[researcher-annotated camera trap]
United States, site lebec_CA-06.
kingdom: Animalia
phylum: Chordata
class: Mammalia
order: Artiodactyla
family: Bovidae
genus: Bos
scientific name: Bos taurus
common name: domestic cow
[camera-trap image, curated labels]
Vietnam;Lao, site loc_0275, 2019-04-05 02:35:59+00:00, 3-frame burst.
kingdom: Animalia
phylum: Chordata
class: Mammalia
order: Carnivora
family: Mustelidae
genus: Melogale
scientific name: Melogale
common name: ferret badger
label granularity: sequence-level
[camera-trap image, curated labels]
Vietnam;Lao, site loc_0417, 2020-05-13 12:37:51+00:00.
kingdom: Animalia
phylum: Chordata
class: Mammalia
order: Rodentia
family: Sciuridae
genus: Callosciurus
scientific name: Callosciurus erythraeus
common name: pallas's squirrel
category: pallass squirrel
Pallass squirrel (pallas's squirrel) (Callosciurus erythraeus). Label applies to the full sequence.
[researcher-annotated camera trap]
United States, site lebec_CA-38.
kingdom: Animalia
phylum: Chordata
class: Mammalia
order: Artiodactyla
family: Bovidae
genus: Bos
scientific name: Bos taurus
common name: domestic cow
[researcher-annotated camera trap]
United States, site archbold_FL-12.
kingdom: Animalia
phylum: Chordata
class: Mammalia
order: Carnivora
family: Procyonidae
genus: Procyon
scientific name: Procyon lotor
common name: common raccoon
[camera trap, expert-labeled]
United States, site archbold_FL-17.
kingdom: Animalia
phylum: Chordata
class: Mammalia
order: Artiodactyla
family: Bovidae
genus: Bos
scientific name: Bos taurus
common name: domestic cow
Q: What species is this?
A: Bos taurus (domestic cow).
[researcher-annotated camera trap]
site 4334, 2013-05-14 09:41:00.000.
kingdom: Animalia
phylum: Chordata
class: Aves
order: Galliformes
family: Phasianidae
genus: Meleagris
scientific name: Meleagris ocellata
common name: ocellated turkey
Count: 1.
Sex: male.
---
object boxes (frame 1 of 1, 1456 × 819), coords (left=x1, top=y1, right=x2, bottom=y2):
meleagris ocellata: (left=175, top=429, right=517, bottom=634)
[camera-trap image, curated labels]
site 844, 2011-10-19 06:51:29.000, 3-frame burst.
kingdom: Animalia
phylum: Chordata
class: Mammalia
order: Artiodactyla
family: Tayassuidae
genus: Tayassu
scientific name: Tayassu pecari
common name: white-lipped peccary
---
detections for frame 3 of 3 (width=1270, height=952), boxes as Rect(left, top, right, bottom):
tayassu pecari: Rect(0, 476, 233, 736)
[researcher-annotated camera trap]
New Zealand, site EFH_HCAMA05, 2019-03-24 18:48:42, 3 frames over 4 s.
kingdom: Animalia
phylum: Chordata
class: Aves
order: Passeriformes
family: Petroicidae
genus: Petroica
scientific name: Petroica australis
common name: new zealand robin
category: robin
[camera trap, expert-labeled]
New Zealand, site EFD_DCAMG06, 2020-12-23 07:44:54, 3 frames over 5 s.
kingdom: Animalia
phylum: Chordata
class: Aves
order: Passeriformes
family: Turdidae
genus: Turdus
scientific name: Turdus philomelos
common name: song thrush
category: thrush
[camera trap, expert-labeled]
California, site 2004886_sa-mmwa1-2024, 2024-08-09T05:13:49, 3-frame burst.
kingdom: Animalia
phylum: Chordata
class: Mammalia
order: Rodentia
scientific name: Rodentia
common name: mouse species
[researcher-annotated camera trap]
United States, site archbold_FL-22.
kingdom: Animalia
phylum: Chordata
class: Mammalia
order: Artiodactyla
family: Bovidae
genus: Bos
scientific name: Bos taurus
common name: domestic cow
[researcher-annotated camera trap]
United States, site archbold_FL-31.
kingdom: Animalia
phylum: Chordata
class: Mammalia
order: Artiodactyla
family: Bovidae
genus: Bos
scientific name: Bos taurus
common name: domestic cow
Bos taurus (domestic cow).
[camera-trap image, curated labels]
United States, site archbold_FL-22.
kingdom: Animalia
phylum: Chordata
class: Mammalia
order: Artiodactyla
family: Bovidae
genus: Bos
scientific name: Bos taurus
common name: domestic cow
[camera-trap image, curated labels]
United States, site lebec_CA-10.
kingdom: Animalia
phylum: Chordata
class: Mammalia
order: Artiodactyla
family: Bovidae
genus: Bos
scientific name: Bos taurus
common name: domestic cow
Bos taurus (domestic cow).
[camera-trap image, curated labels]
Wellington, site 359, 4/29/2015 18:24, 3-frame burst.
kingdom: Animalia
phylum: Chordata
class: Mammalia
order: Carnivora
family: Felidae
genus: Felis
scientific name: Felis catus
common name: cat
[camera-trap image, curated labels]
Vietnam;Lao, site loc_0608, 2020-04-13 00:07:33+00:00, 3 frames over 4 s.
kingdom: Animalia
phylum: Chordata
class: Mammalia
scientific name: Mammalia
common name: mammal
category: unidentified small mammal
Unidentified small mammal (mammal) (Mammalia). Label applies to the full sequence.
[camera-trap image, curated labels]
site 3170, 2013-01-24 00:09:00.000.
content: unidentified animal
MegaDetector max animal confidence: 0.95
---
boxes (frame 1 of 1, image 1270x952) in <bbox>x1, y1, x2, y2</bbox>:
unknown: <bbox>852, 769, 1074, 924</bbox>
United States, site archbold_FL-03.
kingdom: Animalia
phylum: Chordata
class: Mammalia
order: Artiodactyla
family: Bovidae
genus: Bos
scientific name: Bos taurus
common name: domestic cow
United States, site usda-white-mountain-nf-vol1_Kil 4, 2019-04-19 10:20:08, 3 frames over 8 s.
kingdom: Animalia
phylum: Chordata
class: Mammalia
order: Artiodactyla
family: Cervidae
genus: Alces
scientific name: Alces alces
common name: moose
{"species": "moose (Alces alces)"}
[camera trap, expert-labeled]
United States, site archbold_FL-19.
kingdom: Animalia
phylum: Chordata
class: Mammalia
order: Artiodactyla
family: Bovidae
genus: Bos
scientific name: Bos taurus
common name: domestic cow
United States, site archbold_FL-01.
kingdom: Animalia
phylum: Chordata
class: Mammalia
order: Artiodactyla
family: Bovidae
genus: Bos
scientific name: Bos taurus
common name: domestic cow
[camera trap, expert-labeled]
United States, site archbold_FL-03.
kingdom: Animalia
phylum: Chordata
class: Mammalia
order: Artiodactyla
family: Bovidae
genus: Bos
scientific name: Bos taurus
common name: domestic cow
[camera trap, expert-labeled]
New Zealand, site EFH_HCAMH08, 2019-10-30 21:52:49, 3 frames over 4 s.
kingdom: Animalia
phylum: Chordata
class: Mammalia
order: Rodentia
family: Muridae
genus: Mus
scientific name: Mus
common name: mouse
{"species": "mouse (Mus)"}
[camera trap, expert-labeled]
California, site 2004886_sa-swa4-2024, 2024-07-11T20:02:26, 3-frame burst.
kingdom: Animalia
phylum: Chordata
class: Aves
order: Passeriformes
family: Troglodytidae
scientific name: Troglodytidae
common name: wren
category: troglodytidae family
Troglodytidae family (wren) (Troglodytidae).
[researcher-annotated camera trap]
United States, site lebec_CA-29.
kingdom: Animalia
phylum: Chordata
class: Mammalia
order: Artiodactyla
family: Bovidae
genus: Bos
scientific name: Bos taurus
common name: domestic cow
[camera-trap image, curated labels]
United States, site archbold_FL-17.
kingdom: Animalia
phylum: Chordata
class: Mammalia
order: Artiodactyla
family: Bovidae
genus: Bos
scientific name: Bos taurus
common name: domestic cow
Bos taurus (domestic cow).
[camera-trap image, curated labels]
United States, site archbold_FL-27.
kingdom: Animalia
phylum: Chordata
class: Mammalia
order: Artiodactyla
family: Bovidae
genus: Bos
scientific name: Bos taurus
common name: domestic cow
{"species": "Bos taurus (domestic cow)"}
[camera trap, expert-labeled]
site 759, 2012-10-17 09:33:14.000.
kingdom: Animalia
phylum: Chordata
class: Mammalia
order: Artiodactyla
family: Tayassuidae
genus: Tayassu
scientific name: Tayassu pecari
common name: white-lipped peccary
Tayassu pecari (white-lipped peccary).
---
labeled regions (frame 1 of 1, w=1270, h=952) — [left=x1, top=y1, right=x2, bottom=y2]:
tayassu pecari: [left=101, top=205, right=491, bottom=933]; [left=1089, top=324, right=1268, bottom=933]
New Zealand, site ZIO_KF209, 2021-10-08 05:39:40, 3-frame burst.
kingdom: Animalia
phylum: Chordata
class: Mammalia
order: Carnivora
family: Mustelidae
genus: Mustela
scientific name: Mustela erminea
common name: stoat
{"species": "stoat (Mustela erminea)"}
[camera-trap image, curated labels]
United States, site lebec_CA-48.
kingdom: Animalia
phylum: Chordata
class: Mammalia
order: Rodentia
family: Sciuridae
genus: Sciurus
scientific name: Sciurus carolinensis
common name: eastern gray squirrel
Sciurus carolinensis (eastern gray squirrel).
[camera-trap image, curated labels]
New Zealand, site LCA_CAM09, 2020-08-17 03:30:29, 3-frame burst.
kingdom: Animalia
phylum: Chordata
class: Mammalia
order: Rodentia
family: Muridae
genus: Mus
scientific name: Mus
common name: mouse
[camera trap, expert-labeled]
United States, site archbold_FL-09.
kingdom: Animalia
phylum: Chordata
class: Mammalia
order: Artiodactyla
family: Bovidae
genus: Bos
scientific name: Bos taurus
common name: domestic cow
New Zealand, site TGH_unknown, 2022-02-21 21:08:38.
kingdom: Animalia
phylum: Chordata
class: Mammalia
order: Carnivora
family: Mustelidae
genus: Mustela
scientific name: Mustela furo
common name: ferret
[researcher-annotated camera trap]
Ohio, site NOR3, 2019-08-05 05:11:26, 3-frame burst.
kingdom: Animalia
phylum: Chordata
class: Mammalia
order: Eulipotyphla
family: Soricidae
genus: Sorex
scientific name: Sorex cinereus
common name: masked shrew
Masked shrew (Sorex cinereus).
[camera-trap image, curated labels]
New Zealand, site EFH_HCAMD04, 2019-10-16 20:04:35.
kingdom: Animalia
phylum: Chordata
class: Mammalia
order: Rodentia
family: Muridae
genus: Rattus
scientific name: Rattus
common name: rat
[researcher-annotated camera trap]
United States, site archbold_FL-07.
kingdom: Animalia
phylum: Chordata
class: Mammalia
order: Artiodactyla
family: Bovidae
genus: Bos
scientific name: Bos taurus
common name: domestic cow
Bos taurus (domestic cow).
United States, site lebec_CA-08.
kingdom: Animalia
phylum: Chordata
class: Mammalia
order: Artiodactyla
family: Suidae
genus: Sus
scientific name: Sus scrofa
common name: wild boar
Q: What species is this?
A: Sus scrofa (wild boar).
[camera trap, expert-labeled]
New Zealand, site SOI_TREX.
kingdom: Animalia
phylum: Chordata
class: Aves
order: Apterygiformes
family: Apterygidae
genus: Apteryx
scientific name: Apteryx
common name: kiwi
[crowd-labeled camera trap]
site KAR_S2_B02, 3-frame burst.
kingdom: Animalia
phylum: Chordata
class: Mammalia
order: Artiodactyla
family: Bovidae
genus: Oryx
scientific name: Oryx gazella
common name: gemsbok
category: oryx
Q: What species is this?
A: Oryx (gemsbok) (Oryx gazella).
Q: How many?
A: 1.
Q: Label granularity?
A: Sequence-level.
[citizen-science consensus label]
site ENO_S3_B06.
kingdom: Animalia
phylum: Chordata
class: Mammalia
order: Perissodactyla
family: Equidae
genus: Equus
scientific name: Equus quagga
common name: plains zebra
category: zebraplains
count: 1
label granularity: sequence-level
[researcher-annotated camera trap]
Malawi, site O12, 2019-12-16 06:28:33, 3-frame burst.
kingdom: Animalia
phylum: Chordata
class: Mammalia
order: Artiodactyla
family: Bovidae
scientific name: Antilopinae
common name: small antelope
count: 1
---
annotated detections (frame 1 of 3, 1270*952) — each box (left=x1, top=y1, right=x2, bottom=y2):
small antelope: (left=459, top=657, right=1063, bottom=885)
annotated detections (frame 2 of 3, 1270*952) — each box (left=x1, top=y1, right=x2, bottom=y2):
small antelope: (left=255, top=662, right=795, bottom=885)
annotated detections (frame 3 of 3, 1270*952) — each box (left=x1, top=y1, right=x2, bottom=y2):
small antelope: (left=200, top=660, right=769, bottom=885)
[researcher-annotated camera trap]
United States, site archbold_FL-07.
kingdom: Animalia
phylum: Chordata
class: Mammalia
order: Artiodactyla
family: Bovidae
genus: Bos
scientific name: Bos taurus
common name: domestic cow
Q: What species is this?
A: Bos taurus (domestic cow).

TASK BRIEF = Search the data for the string "mouse" and copy each line where it appears.

ANSWER FOR THIS EXERCISE =
common name: mouse species
common name: mouse
{"species": "mouse (Mus)"}
common name: mouse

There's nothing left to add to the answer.